Document extract
PITTSFIELD, Mass. — The aggressive fox put down over the weekend tested positive for rabies.
The attacks happened in the vicinity of upper Williams Street, Pine Grove Drive and Harryel Street on May 4 and 5.
"This positive diagnosis does not mean that there is going to be an outbreak of rabies within the city," said Merridith O'Leary, the public health director. She does advise, however, to make sure pets are properly vaccinated.
The Pittsfield Health Department also suggests for people to not keep wild animals as pets, to avoid feeding your pets outside, and to securely cover your garbage.
There is no evidence that rabies is increasing in Pittsfield, in Western Massachusetts, or anywhere else, according to O'Leary. The state Department of Public Health issues quarterly reports on numbers of rabid animals and in the first quarter (Jan. 1 – March 30) of 2012, out of the 14 specimens that were sent to the lab for testing from Berkshire County, all specimens tested negative for the rabies virus.

Information
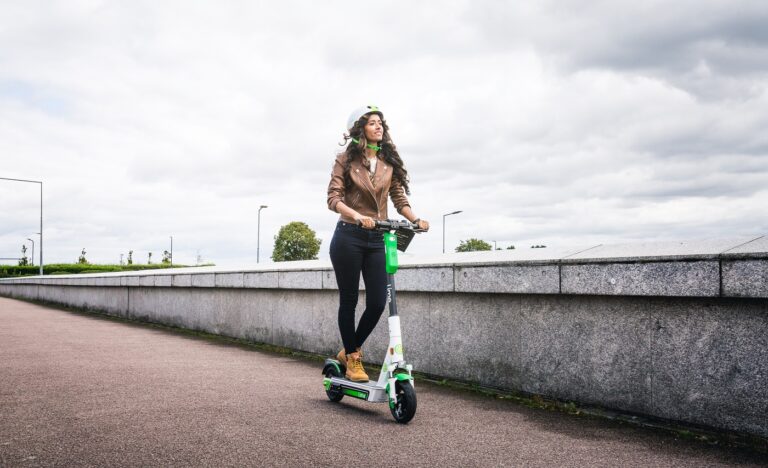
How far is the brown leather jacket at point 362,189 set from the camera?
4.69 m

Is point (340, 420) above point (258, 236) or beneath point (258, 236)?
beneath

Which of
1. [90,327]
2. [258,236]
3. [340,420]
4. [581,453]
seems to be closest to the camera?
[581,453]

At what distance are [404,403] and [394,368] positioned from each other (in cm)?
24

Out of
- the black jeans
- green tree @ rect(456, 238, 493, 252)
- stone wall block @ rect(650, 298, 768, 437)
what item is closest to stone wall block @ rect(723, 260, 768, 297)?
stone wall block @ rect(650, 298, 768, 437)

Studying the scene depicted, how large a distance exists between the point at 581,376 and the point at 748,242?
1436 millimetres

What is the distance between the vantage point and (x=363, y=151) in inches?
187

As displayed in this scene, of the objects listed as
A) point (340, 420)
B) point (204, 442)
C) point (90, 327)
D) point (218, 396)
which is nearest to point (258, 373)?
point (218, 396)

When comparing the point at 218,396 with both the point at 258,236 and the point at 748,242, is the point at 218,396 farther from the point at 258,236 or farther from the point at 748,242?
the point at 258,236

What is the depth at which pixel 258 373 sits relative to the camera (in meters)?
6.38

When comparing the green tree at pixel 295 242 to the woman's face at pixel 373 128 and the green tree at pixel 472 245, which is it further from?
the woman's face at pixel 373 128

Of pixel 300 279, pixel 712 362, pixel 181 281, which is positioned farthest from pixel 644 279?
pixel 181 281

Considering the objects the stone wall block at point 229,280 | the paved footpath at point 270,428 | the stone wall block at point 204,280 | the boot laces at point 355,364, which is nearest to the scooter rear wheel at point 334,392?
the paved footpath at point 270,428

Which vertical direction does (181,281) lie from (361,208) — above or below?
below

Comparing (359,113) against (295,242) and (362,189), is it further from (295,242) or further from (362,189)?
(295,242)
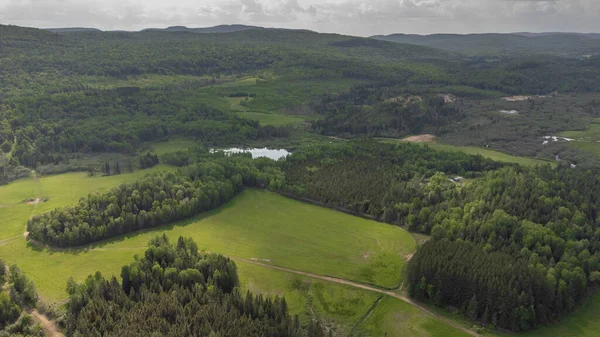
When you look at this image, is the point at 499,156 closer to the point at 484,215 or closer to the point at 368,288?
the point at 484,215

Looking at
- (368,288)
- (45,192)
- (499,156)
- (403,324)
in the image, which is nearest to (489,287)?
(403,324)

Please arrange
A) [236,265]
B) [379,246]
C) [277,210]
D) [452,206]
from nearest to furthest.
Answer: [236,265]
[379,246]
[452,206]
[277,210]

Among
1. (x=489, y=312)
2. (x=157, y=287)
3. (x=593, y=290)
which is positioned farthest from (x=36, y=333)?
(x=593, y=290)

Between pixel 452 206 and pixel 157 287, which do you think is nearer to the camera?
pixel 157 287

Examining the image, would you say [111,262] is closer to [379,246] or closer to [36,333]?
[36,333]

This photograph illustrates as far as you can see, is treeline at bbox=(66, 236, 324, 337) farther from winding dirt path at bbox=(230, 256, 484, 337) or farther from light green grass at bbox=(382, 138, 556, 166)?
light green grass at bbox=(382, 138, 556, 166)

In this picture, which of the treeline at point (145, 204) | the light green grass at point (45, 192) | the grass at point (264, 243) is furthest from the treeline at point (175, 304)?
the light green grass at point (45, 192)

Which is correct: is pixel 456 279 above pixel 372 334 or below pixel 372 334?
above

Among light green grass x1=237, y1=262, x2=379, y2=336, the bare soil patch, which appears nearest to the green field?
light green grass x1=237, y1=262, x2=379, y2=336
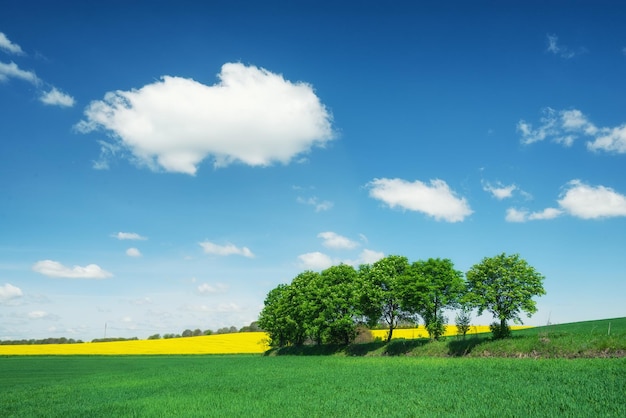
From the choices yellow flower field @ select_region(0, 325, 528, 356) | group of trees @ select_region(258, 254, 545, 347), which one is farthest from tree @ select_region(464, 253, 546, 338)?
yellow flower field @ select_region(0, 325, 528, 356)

...

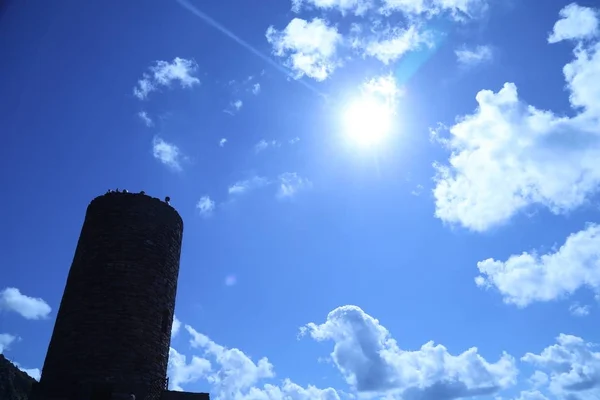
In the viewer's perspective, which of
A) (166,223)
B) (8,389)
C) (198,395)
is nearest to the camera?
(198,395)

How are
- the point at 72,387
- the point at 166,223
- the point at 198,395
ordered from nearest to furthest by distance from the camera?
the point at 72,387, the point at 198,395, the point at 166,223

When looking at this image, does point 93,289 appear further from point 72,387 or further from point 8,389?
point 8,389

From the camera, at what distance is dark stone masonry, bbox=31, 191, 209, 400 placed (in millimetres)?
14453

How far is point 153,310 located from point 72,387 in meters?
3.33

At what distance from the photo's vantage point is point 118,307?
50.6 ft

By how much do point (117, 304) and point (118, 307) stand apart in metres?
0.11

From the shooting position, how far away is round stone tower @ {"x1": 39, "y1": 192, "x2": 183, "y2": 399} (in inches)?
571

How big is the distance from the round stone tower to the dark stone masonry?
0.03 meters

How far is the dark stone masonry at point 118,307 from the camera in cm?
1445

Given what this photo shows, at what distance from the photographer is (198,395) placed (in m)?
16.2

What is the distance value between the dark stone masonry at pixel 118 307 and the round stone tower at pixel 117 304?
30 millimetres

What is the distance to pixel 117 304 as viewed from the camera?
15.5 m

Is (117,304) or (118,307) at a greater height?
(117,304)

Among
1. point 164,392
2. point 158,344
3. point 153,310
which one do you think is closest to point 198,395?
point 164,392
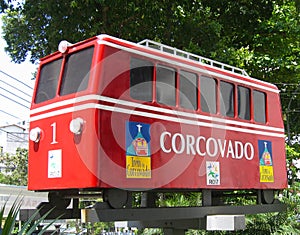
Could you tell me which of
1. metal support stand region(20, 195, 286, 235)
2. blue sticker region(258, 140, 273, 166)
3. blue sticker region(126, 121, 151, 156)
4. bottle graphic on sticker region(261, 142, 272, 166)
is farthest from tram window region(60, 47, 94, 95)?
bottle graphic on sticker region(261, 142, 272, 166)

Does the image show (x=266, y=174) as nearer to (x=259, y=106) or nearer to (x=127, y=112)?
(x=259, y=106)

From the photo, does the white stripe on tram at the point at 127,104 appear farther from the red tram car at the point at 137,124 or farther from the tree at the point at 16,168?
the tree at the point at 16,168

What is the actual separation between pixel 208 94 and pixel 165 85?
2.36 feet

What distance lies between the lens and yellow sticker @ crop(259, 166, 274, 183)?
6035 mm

Problem A
In the article on the rabid fox, who is the public health director?
Problem B
Please write out the part of the article on the rabid fox that opens with the words containing "There is no" and closes with "the rabies virus.".

Task solution A
Merridith O'Leary

Task solution B
There is no evidence that rabies is increasing in Pittsfield, in Western Massachusetts, or anywhere else, according to O'Leary. The state Department of Public Health issues quarterly reports on numbers of rabid animals and in the first quarter (Jan. 1 – March 30) of 2012, out of the 14 specimens that were sent to the lab for testing from Berkshire County, all specimens tested negative for the rabies virus.